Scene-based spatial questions
-- START --
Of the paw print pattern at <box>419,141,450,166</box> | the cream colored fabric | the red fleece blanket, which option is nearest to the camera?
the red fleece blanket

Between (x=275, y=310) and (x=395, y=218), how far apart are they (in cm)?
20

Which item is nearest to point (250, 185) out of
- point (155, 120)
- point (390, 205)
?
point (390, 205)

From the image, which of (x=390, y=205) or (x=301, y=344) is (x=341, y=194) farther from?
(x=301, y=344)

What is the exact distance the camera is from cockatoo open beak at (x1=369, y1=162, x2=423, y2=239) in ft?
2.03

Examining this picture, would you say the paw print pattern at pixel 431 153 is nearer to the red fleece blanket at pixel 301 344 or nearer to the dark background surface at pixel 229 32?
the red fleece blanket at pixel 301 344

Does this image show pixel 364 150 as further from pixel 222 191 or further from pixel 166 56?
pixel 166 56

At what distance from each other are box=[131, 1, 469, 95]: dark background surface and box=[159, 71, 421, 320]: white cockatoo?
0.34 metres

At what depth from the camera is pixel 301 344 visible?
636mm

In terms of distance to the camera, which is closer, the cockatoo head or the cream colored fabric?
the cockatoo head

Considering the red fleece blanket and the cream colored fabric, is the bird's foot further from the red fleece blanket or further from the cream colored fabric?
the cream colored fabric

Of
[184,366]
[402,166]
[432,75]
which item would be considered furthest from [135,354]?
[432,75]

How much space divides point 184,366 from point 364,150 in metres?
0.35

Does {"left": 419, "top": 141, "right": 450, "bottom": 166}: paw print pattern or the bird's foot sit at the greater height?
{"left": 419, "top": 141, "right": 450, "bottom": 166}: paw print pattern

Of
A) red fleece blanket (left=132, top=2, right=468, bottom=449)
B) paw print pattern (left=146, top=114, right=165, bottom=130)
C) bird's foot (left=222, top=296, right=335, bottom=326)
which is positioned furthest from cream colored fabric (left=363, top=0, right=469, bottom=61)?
-- END --
Please copy out the listing above, starting at the line that contains "In terms of" and continuing through the last line of the listing, with both ends included.

In terms of distance to the camera, which is closer, the cockatoo head or the cream colored fabric?
the cockatoo head

Considering the red fleece blanket and the cream colored fabric, is the bird's foot further from the red fleece blanket or further from the cream colored fabric?
the cream colored fabric

Of
[184,366]
[402,166]
[432,75]
which item would be considered furthest from [135,354]?
[432,75]

How much space divides point 184,366 from point 364,150 in metres?
0.35

Does {"left": 419, "top": 141, "right": 450, "bottom": 166}: paw print pattern or the bird's foot sit at the greater height?
{"left": 419, "top": 141, "right": 450, "bottom": 166}: paw print pattern

Of
A) red fleece blanket (left=132, top=2, right=468, bottom=449)
B) paw print pattern (left=146, top=114, right=165, bottom=130)
C) bird's foot (left=222, top=296, right=335, bottom=326)
which is positioned furthest from cream colored fabric (left=363, top=0, right=469, bottom=61)?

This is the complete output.